От одной этой мысли меня точно подкинуло. Напряжение в комнате почти физически сгустилось, и источником его был я.
Левитанский вскочил - он был взбешен.
- Ни о каком шпионаже речь не идет. Я, по-моему, не давал никаких оснований видеть во мне изменника родины.
- Ничего подобного я и не говорил. А сказал только, что не хочу неприятностей с советскими властями. Ничего предосудительного тут нет. Другими словами, я за это не берусь.
- Я недавно навел справки. - Левитанский не отступался. - Если турист приехал в Советский Союз под эгидой "Интуриста", пробыл у нас всего несколько недель и к тому же не говорит по-русски, бояться ему нечего. Политическим деятелям иногда устраивают что-то вроде допроса, ну и буржуазным журналистам, если их поведение вызвало нарекания. Я передал бы вам рукопись перед самым отъездом. Она занимает меньше ста пятидесяти страниц, напечатана на тонкой бумаге - это маленький сверток, он ничего не весит. Возникнут у вас какие-то опасения - выбросите сверток в урну. Моего имени на нем не будет, но, если рассказы найдут и дознаются, кто их автор, я скажу, что выбросил их сам. Мне не поверят, но что еще я могу сказать? Да и какая разница? Если я прекращу писать, мне лучше умереть. А вам это ничем не грозит.

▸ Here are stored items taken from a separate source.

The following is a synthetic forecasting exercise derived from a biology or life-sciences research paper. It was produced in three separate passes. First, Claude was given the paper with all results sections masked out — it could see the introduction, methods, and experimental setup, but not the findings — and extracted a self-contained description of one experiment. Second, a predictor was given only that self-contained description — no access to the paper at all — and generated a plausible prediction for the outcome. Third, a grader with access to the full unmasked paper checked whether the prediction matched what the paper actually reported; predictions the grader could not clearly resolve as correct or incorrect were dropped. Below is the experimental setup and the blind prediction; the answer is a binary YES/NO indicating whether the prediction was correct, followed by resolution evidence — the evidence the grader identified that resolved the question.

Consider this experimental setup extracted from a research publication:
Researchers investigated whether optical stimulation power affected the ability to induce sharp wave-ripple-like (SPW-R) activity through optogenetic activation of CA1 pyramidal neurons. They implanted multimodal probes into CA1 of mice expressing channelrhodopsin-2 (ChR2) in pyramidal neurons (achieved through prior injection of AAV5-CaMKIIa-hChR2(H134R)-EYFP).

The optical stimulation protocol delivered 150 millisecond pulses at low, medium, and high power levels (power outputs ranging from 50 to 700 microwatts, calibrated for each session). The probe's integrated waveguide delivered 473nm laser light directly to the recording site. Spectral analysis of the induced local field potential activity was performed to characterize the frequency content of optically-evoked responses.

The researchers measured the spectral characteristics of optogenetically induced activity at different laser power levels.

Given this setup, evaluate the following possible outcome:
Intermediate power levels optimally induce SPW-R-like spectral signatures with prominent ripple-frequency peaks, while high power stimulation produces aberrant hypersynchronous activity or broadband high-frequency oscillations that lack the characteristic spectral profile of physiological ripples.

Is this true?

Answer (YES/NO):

- И все же, как хотите, но я вынужден вам отказать.
В отчаянии Левитанский, по всей видимости, выругался, схватил с полки портрет Пастернака и швырнул в стену. Пастернак угодил в Маяковского, разбился, осыпав его осколками, и оба портрета рухнули на пол.
- И еще называется свободный журналист! - орал он. - Катись в свою Америку! Заливай неграм про Билль о правах! Заливай, что они свободны, хоть вы и держите их в рабстве! Заливай несчастному вьетнамскому народу, что вы его уважаете!
В комнату вбежала Ирина Филипповна.
- Феликс, - упрашивала она его. - Ковалевские всё, буквально всё слышат! Прошу вас, - обратилась она ко мне, - прошу вас, уйдите. Оставьте бедного Левитанского в покое. Умоляю, мне и без того тяжело.
Я поспешил уйти. И назавтра улетел в Ленинград.